Reflection 12: Was your entry into academia smooth sailing? How did you prepare for it? Did you have the right ‘foundations’? Or did you have to overcome many barriers and obstacles? Was there anyone – an advisor or mentor perhaps – who helped you to find your way into academia?

Andy, always sympathetic to those among his students who find themselves on the wrong track, makes it a point to help them find their way.

Reflection 13: Do you think your students regard you as a role model, mentor, or coach, where their life choices are concerned? Do you make yourself available to help them in this regard? How much and what kind of help should you be giving?

In 1983, Andy took up a post-doctoral position at Yale University. He found many opportunities to socialize with Chemistry freshmen, including many American-born Chinese or ‘ABCs’ as they were often called. He gave some of them free tuition, gaining his first experience of personalized teaching. Even though he felt that first-year Chemistry in US universities was taught at a very basic level, he found the experience of teaching very satisfying. That was when he understood the meaning of ‘learning through teaching’. He was offered accommodation at the International Center that featured a very international mix of students and fellows. The university had exactly what he was looking for in campus life. In such a diverse community, he quickly learnt how to deal with people who came from different backgrounds and had different ways of thinking. His postdoctoral advisor, for instance, was an aggressive and target-driven American.
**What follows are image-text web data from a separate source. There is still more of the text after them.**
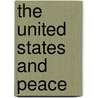 The United States And Peace by William H. 1857-1930 Taft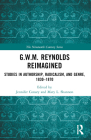 Reynolds Reimagined: Studies in Authorship, Radicalism, and Genre, 1830-1870 By Jennifer Conary (Editor), Mary L. Shannon (Editor) Cover Image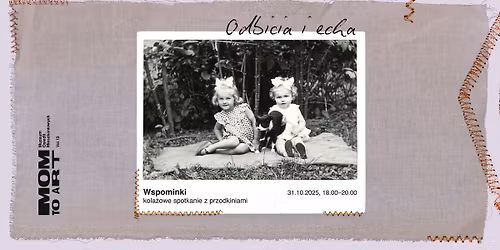 Wspominki \u2013 kola\u017cowe spotkanie z przodkiniami | \u201eOdbicia i echa\u201d Ola Marz\u0119ta | MOM TO ART 13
Reflection 14: How ‘globally-minded’ or ‘cosmopolitan’ would you say you are as an academic? How diverse is the NUS community of faculty, students, and staff? How significant is diversity in global academic practice today? To what extent are inter-cultural knowledge and competencies crucial for a successful career as an academic today?

Andy found himself at the deep end of the research pool. The only way to survive was through hard work. The months at Yale were an exceedingly productive time during which he was able to publish five papers in leading journals.